The Tsukahanazuka Kofun (塚花塚古墳) is a burial mound from the Kofun period, located in the Asada neighborhood of Ukiha, Fukuoka Prefecture, Japan. The tumulus was designated a National Historic Site of Japan in 1922.

==Overview==
The Tsukahanazuka Kofun is an enpun (円墳) circular tumulus, with a diameter of approximately 30 meters and a height of about six meters. Situated on the left bank of the Chikugo River at the edge of an alluvial fan that originates from the foot of Mount Minou. Tsukahanazuka Kofun is notable for its decorated kofun and unique burial structure. It contains a multi-room horizontal stone burial chamber, although part of the corridor leading to the burial chamber has been lost. The remaining structure has a total length of eight meters, with the anterior chamber measuring two meters in length and 2.5 meters in width at its widest point, while the posterior chamber is 3.4 meters long and 2.5 meters at its maximum width.

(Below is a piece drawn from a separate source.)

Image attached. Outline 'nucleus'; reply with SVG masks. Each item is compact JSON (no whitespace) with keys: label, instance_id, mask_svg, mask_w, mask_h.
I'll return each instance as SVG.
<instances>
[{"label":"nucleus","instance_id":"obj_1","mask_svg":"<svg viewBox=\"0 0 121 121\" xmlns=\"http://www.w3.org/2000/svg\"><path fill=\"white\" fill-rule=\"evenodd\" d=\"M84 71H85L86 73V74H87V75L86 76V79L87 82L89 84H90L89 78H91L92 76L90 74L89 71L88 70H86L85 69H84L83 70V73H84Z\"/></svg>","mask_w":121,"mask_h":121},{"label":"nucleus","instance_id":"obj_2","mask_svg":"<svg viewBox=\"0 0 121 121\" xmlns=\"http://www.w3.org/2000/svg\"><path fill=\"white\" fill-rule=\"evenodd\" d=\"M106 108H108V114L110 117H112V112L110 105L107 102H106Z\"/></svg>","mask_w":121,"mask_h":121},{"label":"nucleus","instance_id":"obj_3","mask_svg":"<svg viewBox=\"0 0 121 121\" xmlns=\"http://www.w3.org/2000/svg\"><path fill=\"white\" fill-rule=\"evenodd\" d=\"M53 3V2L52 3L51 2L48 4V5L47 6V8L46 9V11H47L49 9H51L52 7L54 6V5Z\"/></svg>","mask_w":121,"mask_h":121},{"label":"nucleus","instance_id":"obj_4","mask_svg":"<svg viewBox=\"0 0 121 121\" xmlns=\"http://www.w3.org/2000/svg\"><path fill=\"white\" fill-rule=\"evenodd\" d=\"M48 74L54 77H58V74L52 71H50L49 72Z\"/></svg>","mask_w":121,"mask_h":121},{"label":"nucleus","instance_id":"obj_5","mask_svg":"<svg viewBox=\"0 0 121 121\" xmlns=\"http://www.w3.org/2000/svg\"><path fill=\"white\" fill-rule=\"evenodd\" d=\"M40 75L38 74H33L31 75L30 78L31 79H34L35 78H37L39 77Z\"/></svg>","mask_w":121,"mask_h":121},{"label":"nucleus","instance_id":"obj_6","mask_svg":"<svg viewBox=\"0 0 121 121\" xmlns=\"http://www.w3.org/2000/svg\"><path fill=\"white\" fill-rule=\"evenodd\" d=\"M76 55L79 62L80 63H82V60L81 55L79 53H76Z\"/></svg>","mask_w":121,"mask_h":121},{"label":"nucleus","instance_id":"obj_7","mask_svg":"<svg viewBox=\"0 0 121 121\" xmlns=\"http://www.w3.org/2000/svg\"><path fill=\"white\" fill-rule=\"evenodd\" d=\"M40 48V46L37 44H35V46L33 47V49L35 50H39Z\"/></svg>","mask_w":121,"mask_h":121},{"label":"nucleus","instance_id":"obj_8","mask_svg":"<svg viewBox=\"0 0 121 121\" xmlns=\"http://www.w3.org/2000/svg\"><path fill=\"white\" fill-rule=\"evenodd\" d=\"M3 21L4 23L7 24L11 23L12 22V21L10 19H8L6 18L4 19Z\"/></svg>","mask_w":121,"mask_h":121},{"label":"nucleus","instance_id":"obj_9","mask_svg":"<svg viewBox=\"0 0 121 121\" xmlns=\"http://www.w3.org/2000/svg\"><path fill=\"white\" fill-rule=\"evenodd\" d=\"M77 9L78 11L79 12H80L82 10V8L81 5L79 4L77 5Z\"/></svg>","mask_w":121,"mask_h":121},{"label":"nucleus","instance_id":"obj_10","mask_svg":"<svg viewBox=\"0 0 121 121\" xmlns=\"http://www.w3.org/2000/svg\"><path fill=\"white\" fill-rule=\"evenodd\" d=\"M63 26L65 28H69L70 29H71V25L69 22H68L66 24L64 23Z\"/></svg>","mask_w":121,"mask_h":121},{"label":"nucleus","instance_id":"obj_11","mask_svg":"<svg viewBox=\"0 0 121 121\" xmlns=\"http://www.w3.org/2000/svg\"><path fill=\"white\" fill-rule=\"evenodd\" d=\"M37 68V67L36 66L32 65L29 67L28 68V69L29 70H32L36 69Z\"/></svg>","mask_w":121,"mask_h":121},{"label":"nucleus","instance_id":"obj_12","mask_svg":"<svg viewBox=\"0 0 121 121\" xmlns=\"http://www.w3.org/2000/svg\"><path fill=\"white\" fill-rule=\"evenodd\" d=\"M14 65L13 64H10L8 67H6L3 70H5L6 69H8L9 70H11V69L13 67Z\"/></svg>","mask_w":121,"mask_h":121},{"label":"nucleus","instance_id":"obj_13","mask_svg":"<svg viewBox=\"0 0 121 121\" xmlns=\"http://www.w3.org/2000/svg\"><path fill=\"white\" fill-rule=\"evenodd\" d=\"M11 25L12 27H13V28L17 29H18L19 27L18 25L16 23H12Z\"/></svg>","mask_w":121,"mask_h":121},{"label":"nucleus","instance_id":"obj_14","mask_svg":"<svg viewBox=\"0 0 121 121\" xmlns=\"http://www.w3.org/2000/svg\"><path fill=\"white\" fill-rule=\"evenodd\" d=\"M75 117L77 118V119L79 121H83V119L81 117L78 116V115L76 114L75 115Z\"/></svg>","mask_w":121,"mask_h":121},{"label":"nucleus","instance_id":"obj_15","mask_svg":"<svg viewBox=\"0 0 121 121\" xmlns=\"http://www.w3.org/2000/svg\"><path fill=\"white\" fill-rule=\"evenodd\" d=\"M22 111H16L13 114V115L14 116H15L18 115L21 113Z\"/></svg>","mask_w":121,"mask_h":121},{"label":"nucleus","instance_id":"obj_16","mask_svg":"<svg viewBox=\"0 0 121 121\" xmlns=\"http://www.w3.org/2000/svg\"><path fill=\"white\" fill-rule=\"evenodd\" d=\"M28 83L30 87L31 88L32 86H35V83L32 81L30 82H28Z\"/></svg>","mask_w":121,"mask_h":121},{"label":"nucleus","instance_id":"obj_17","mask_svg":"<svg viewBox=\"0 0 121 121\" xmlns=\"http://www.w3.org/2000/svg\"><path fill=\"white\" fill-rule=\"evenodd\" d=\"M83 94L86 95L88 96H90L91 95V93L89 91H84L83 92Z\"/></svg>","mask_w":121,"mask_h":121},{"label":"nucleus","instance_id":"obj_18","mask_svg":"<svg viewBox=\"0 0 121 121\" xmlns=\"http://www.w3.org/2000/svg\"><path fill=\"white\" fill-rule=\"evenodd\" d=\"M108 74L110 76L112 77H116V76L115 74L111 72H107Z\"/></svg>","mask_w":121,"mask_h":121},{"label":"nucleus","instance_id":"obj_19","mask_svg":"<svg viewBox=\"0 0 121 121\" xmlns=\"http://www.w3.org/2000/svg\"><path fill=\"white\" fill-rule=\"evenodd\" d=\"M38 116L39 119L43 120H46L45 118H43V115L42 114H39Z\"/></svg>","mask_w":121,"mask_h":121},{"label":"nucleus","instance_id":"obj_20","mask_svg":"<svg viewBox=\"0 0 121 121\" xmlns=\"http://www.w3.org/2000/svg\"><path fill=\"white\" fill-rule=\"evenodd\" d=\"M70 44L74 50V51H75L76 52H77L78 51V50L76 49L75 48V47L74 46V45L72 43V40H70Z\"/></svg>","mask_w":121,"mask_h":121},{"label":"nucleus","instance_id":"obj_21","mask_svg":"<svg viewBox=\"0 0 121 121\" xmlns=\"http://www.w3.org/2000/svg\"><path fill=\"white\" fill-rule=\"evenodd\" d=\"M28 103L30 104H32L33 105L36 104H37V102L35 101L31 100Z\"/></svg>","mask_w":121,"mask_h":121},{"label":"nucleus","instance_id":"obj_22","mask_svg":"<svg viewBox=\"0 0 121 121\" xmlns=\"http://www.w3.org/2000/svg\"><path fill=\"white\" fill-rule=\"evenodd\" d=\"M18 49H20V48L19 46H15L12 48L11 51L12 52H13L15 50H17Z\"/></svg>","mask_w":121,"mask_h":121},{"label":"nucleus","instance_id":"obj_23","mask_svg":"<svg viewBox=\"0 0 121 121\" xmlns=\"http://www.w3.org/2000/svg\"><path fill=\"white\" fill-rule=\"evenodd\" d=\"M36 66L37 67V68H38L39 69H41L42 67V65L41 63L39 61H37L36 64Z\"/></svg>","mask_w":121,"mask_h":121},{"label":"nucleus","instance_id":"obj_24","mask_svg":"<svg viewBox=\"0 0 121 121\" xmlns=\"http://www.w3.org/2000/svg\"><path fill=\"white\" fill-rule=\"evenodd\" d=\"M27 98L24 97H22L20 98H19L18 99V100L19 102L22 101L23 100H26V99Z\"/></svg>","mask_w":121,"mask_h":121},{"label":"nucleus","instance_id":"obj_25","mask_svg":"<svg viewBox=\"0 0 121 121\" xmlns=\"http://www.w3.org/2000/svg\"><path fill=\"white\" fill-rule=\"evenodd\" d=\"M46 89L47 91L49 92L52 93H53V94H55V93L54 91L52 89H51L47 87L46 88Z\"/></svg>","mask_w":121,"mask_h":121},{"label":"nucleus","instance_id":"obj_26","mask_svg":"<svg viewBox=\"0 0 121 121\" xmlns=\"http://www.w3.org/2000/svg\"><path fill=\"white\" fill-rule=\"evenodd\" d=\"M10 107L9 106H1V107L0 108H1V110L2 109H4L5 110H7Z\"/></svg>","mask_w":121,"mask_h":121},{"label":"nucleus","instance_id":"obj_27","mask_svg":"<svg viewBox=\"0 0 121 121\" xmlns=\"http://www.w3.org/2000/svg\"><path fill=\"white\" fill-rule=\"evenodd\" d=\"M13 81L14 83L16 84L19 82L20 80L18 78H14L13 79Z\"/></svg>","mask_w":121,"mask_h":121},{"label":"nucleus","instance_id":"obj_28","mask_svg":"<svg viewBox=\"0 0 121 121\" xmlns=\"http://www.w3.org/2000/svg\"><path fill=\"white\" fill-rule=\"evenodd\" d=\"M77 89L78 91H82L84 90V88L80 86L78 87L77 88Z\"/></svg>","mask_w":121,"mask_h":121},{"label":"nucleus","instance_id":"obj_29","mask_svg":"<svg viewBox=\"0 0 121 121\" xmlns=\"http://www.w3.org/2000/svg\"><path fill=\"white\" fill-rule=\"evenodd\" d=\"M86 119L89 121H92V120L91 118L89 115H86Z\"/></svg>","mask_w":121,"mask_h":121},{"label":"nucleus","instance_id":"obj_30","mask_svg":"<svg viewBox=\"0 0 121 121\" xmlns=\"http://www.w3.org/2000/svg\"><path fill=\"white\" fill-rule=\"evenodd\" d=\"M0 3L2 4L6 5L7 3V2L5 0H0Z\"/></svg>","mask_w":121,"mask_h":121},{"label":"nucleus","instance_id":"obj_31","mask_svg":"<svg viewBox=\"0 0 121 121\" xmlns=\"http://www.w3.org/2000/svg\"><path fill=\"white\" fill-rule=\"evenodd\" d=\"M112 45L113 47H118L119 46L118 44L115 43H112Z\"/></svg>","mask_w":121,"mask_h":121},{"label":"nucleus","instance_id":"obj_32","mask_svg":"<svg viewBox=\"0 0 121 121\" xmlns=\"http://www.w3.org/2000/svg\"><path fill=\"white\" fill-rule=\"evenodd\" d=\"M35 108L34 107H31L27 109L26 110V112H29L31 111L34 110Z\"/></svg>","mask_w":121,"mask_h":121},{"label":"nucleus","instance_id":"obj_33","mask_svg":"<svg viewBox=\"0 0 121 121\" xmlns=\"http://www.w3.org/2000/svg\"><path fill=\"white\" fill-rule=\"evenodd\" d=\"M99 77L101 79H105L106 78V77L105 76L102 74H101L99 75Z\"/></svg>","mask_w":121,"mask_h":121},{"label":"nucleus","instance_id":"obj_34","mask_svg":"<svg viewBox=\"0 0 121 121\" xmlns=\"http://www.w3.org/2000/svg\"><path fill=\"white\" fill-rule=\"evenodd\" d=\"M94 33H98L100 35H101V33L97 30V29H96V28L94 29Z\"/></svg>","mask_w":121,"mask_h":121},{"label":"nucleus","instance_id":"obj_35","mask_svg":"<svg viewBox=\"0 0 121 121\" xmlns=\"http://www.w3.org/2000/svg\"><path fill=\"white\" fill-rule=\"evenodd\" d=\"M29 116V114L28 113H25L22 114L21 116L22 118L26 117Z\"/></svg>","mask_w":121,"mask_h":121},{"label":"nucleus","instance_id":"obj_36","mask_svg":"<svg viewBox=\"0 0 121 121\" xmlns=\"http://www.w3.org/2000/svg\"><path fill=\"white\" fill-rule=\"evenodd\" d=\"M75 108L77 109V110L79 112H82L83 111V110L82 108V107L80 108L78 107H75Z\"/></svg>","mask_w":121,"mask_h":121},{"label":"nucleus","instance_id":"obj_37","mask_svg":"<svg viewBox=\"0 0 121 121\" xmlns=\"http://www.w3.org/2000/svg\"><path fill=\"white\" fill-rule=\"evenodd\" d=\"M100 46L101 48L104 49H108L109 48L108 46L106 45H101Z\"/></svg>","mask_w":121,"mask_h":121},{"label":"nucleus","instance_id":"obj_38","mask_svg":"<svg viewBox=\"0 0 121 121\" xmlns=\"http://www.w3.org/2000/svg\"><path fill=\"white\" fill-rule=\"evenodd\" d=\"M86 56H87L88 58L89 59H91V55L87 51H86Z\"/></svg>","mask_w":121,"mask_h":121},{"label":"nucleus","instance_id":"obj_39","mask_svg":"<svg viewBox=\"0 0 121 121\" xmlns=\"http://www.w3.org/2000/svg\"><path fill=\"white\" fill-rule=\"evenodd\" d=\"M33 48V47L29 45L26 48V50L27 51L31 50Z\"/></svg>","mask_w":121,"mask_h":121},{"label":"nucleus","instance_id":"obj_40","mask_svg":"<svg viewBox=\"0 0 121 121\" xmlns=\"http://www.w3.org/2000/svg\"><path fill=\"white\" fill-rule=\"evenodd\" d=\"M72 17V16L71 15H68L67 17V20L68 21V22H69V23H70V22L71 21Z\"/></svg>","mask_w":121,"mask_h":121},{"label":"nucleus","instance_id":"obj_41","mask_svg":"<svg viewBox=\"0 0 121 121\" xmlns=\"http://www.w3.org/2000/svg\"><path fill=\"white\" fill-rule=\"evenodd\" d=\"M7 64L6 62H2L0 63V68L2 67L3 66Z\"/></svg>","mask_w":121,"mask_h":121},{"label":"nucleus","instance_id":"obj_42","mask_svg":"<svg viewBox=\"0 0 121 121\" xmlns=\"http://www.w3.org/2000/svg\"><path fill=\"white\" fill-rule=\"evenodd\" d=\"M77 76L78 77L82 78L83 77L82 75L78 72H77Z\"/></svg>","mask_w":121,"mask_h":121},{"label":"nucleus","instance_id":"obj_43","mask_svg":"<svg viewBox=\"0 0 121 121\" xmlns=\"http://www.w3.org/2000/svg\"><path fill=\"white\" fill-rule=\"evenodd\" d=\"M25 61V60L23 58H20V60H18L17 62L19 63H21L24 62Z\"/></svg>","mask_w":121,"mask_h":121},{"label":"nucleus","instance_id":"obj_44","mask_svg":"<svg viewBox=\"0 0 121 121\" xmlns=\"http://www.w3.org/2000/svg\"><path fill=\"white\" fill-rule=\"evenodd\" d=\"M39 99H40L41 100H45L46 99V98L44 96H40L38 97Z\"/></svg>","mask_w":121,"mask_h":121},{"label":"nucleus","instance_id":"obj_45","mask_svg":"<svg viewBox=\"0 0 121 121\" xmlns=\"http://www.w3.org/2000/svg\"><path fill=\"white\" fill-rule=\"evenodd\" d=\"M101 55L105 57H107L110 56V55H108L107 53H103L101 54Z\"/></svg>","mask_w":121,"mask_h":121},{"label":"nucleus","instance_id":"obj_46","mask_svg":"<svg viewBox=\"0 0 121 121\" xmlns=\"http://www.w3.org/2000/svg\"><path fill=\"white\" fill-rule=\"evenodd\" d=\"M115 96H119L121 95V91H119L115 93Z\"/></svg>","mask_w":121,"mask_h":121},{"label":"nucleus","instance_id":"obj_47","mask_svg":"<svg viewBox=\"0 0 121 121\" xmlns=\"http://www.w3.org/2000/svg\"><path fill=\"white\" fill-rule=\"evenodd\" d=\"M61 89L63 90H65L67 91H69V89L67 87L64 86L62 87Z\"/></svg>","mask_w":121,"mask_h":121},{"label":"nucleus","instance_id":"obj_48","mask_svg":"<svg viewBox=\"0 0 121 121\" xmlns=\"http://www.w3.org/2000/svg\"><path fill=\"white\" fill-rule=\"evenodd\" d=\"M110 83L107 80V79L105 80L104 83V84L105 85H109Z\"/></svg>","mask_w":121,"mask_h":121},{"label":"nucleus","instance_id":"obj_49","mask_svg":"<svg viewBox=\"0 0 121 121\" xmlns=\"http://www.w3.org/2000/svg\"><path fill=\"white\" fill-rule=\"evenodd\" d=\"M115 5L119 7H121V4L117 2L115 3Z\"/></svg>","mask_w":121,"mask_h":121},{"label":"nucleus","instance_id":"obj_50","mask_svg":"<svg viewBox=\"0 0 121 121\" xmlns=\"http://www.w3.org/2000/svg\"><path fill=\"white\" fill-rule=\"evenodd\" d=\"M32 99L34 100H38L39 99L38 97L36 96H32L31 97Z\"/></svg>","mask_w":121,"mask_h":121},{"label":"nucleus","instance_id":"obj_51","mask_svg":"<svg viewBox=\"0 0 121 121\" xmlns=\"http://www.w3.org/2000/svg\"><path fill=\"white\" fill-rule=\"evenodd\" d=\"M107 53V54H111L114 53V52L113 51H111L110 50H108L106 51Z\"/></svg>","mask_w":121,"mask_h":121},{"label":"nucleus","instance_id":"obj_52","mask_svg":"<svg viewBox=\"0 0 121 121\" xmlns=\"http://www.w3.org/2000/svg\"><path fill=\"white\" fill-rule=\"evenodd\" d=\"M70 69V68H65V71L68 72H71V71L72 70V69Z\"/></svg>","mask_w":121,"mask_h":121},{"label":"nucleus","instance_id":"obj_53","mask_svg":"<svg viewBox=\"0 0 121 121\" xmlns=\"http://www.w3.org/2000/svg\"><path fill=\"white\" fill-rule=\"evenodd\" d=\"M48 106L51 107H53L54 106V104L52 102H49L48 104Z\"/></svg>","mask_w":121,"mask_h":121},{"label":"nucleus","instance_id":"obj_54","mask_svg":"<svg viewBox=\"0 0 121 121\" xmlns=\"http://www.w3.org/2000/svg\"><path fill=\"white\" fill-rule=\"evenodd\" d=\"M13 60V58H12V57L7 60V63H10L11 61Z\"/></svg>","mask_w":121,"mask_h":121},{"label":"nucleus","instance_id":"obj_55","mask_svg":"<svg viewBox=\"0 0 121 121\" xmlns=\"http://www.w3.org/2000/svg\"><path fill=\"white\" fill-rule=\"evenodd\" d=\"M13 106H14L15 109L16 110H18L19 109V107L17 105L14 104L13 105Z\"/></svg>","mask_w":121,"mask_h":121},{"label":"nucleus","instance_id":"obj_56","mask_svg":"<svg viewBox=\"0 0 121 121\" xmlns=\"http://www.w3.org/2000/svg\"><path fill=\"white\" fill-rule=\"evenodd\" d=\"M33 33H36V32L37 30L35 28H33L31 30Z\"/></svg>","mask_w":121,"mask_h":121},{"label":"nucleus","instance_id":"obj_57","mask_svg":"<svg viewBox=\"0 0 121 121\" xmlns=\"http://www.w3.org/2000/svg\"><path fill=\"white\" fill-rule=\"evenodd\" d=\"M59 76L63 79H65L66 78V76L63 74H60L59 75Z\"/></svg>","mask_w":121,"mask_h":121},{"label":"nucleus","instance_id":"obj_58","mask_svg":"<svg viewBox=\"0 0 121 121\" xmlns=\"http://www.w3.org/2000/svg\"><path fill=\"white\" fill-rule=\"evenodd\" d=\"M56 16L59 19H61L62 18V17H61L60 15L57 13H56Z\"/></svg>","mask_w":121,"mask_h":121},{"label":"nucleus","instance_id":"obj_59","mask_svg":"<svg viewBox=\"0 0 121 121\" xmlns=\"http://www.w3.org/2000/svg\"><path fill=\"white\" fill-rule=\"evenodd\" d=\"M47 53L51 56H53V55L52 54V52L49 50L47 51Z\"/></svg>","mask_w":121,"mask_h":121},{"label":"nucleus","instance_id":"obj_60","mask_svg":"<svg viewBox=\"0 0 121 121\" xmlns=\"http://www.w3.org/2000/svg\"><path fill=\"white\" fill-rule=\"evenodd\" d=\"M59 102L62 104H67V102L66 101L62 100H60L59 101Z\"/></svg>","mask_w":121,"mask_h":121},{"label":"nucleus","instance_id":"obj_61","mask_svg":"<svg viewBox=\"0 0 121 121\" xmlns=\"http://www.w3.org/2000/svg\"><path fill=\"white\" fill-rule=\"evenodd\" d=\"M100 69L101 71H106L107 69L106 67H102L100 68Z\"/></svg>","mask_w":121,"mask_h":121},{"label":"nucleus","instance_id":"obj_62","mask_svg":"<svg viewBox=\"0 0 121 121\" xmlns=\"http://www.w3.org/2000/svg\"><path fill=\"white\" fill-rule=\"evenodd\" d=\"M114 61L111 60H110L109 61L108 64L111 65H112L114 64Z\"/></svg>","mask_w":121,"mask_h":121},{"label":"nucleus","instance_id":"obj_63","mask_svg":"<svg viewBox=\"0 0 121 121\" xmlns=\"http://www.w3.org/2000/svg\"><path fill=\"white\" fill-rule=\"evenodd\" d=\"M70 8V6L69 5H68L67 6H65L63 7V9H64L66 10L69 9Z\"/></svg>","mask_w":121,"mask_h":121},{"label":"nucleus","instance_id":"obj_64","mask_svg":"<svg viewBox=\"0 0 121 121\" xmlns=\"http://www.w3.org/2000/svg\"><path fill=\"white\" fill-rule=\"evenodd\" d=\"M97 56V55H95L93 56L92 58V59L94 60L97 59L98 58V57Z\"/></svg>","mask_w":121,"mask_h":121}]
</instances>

The decorative elements of the kofun are centered on the back wall of the posterior chamber, extending to both adjacent walls. The designs include a red double concentric circle on the left wall, and both double and triple concentric circles in red and green on the right wall. The mural on the back wall is divided into three sections: the upper row features a long warabi fern pattern with an unusual shape, the middle row contains two tiers of concentric circles, and additional warabi fern patterns adorn the surrounding walls. A small shield-shaped trapezoidal design and a series of triangular patterns appear at the bottom.

Grave goods recovered from this tumulus include Sue ware pottery, copper saddle fittings, a large sword, and approximately 400 small red beads. These items are on display at the Ukiha City History and Folklore Museum. The tumulus is accessible by a 15-minute walk from Ukiha Station on the JR Kyushu Kyūdai Main Line.